A girl like no other.
i was running as fast as I could on the treadmill. I had gained so much weight and my family just couldn't accept that I was a bit overweight. 89 kg is not much is it? I wished so much I could loose some pounds from my weight.
I was trying to catch my breath when my coach yelled "Again". He would drill me cause I signed up for this , not my mum or my boyfriend or my aunt or my dad. he would drill me over and over again . Better to lose some weight than to be tagged fat either at work or at home.
I was so breathless, Damn hope that's amazing , you are doing well. My coach said. I told myself I'll rather be commended than be disciplined or told am not good enough. The pride I saw in he's eyes made me happy.
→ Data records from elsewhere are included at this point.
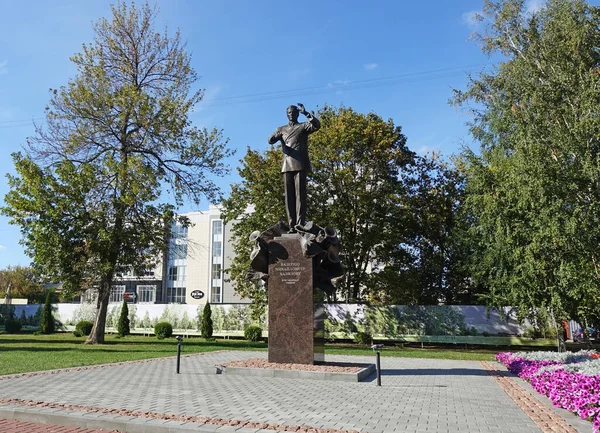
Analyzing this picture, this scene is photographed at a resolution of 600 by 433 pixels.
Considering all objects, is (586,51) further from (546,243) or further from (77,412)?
(77,412)

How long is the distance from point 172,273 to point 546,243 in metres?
53.9

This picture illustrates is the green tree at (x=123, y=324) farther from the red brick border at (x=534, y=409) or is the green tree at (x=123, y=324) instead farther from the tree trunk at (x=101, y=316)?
the red brick border at (x=534, y=409)

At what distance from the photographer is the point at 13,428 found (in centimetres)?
596

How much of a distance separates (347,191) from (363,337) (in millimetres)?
7967

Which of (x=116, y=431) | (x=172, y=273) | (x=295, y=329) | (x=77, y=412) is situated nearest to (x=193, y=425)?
(x=116, y=431)

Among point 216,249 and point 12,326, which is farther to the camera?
point 216,249

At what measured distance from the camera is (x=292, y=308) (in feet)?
34.8

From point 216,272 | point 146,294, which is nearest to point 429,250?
point 216,272

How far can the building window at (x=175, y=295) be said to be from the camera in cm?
6197

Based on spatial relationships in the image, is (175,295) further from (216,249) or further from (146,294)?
(216,249)

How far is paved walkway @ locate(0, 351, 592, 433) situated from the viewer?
5922mm

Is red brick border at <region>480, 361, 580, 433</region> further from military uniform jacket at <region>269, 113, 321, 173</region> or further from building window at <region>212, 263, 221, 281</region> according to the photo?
building window at <region>212, 263, 221, 281</region>

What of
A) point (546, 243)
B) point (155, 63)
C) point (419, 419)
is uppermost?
point (155, 63)

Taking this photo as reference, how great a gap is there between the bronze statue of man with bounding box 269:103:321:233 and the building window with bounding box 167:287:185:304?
53.0 meters
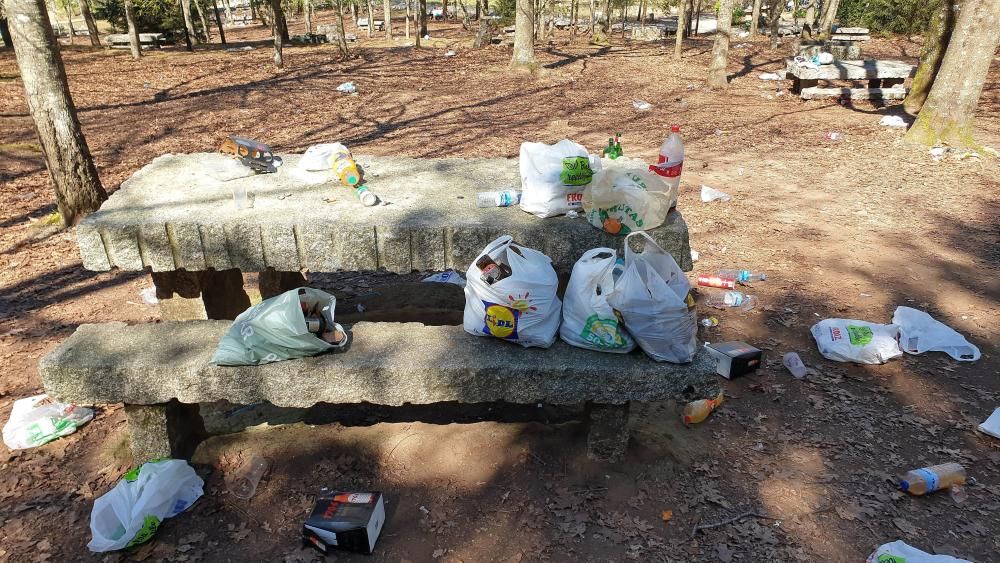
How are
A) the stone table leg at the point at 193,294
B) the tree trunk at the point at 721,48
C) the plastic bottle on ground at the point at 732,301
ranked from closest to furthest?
the stone table leg at the point at 193,294 < the plastic bottle on ground at the point at 732,301 < the tree trunk at the point at 721,48

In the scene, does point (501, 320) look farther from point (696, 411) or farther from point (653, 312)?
point (696, 411)

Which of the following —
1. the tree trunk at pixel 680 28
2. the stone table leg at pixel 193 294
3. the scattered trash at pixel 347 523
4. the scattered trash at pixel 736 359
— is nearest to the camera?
the scattered trash at pixel 347 523

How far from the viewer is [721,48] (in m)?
13.9

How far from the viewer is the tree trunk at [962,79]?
7.96m

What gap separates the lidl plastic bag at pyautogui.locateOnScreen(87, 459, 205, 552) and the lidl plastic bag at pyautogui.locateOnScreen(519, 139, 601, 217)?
7.83 feet

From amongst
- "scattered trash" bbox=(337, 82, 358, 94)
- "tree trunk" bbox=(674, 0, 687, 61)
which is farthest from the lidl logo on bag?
"tree trunk" bbox=(674, 0, 687, 61)

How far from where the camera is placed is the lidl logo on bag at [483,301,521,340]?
294 centimetres

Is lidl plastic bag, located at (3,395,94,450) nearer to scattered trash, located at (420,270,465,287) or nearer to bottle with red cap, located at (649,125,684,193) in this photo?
scattered trash, located at (420,270,465,287)

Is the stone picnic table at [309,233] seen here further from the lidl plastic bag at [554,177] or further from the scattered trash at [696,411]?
the scattered trash at [696,411]

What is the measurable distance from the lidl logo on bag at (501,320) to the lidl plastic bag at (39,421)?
103 inches

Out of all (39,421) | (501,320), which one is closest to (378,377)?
(501,320)

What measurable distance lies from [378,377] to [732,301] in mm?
3244

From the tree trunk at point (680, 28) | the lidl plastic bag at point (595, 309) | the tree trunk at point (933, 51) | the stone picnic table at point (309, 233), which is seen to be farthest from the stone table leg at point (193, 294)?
the tree trunk at point (680, 28)

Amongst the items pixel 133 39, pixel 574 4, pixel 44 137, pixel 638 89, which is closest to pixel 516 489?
pixel 44 137
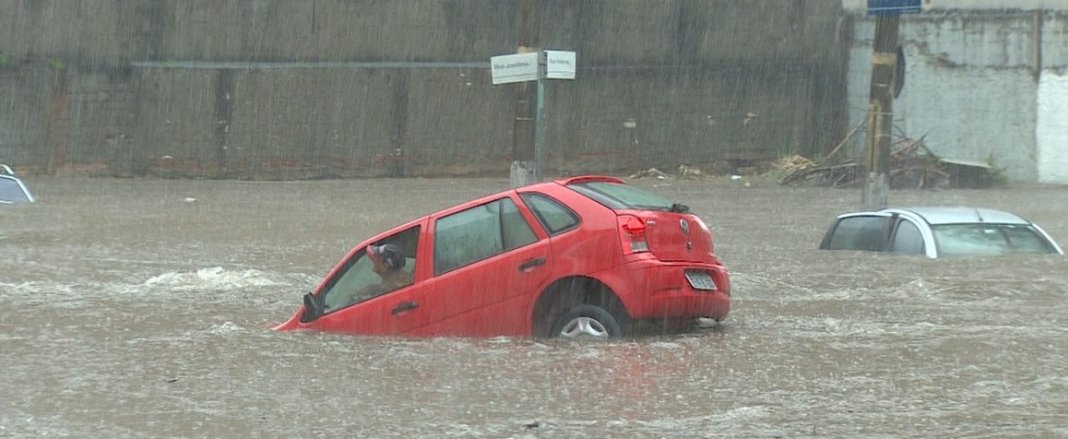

"sorry coach ". I laughed m it was nice seeing how brave I could be. I had to squeeze my training sessions in between my internship at the hospital eversince my mum stopped given me extra cash to handle my needs. I had to figure my way out.
Alright coach I'll see you tomorrow I told him before running to the empty and seldom used ladies locker room.
I hurried through a shower like I usually did before pulling my braids into it's customary pony tail, leaving the tresses to hang out and curl around. I wore my cooperate trousers with a shirt and a gown on top. Normal girls really put effort into Thier appearance I just didn't have the time I was running late and I honestly didn't want to be late again. I avoided calls at all cost. I made it in good time before the review with the senior physicians started obviously.
the senior physicians came in and reviewed our clerking and admissions from the previous day before. thankfully we hadn't lost any patient today. I had always wanted something that was going to challenge me and make me put in my best effort and thankfully I was learning a lot.
you see my name is hope Adams and I didn't realize my parents were this strict until I had to spend time with them.
My father used to tell me we are a proud people , well respected , I shouldn't bring shame to Thier name. I told myself having a kid out of wedlock is not something I'll like to try. Cause it's really tasking and painful and sometimes a lonely trip you'll embark on. Training to be a physician is a feat that not s
many have the courage to carry out. To me it was my greatest source of Joy and comfort and a means to escape from my challenging relationship with my family. Not that I meant to but unconsciously I found myself staying long hours at work because I could only imagine what they'll say this time around. I had been severely hurt and I was still hurting so much.